Вопрос застает Тетрика врасплох. Каждое отдельное движение вроде проще, чем в известных ему храмовых танцах, но чтобы выполнить их с надлежащей быстротой и точностью, потребуются годы усилий, да и то неизвестно, удастся ли?
— Ну, и напрасно, — по-своему истолковывает молчание пуладжийка. — Да, садр — это танец настоящих мужчин. Тех, кто может. А если не можешь, то знай свое место! — неожиданно резко заканчивает она, будто рубит мечом. Аэлла хотела было ее урезонить, но только махнула рукой, полагая, что подруга горячится, и вообще, сказывается усталость. С момента, как прибыли в лазарет, они помогали Неккаре, и только в день парада Неккара и целители Храма Аргелеба отпустили посмотреть на торжество.
— Я, конечно, не твой разлюбезный Крейтон, а Лиангхар знает, что, — отзывается Тетрик. Слова Сати обижают до глубины души, он сам не может понять, почему. Вроде бы Сати его не упоминала. — Может, не мне, а тебе надо знать свое место? Не ты ведь с темесцами воевала!
— Прекратите оба, — тоном, не терпящим возражения, приказывает Неккара. Хотя под глазами целительницы залегли темные круги, след бессонных ночей, ее движения все так же точны и уверенны.

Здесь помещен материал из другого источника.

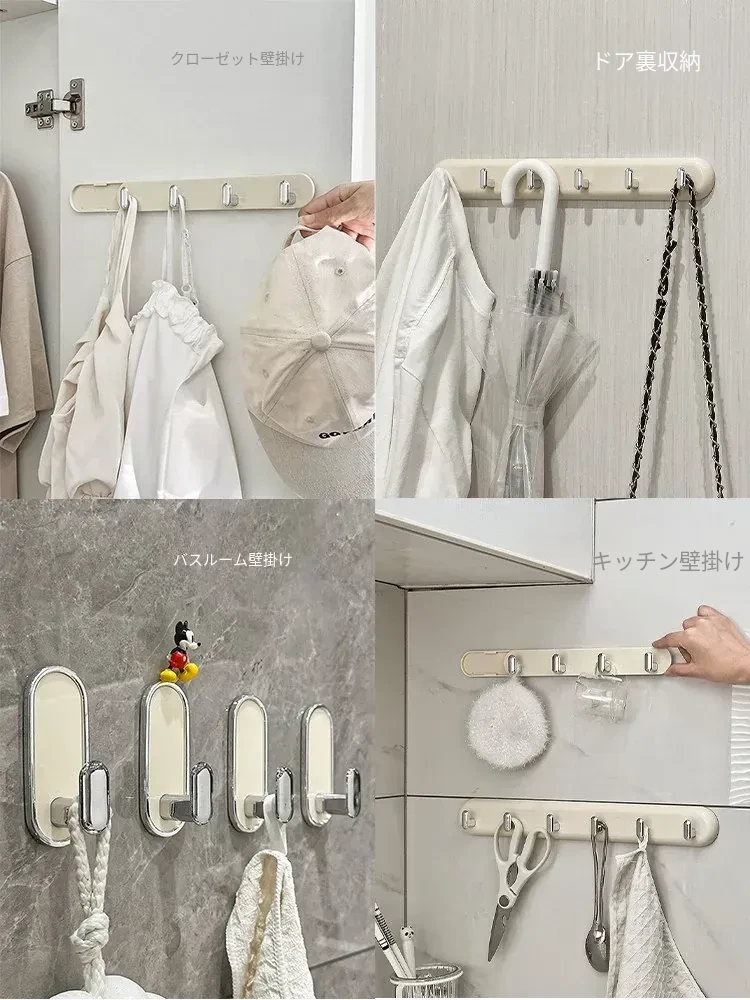 クローゼット壁掛け

ドア裏収納

バスルーム壁掛け

キッチン壁掛け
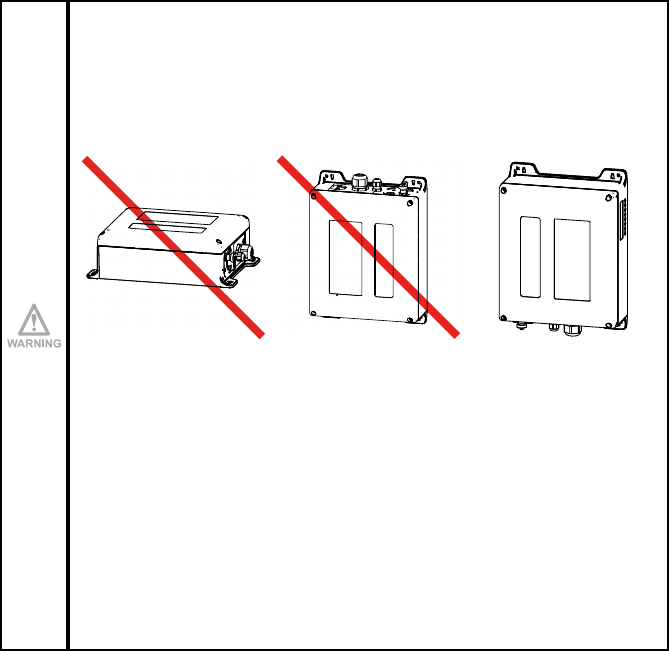 WARNING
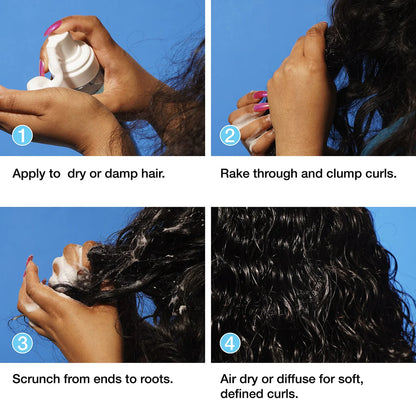 1

Apply to  dry or damp hair.

2

Rake through and clump curls.

3

Scrunch from ends to roots.

4

Air dry or diffuse for soft, defined curls.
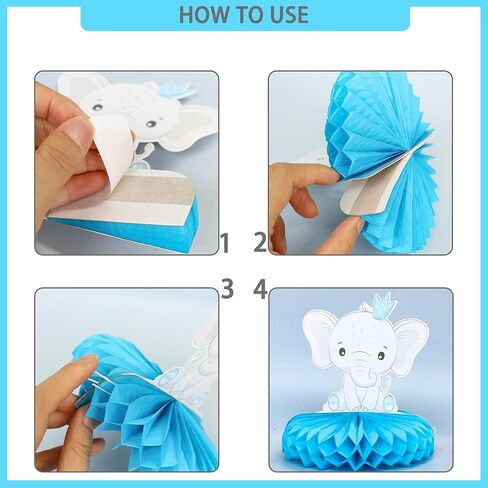 HOW TO USE

1

2

3

4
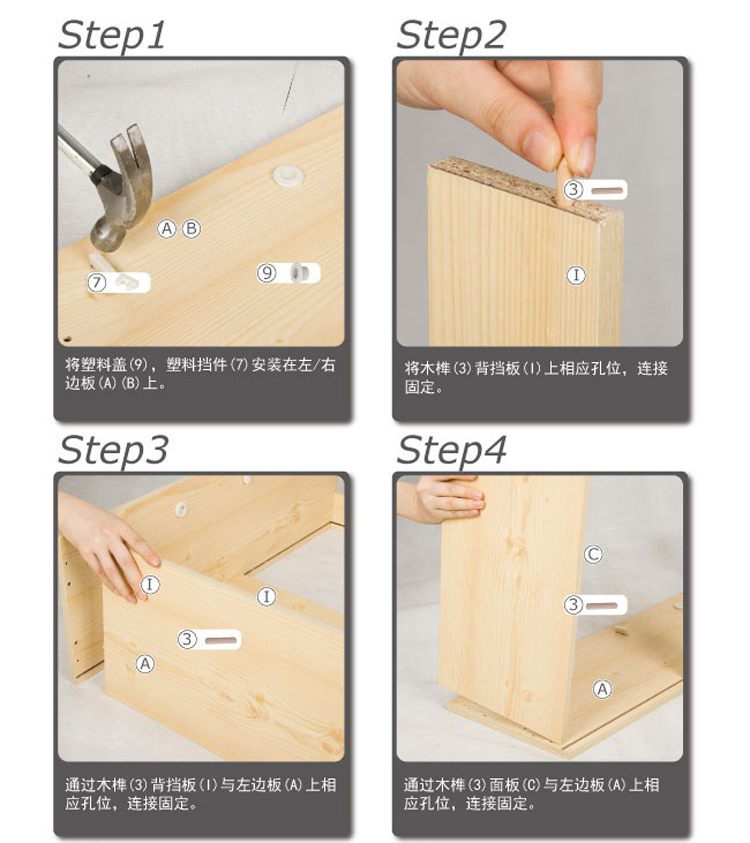 Step1

Ⓐ Ⓑ

⑦

⑨

将塑料盖(9)，塑料挡件(7)安装在左/右边板(A)(B)上。

Step2

③

Ⓘ

将木榫(3)背挡板(I)上相应孔位，连接固定。

Step3

Ⓘ

Ⓘ

③

Ⓐ

通过木榫(3)背挡板(I)与左边板(A)上相应孔位，连接固定。

Step4

Ⓒ

③

Ⓐ

通过木榫(3)面板(C)与左边板(A)上相应孔位，连接固定。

Ни одного лишнего… Между лучшей целительницей и лучшей танцовщицей Храма Исмины есть явное сходство. — Пойдем!
— Куда? — в один голос спрашивают ученики Налини. — Так поздно?
— Именно, что поздно, — отвечает Неккара. — Вам хочется из отъезда сделать представление? Собирайтесь и пошли в порт. Нас ждут Крейтон и Элрик.
Вот и присланная за ними небольшая карета. Негромкое ржание лошадей, грохот колес и подков по пустынной ночной улице, нешуточно-холодный ночной ветер в лицо, звезды над головой, проплывающие мимо темные строения… Тетрик, всю жизнь проведший в Эрхавене, не смог бы сказать, далеко ли везут. Приближение порта он определил по вздымающимся в темно-синее, напоминающее парадную талху Наставницы, небо портовым кранам и глухому плеску волн о сваи пирсов. Торговый порт — темные силуэты кораблей никак не могут принадлежать фрегатам, прамам и, тем паче, линейным кораблям.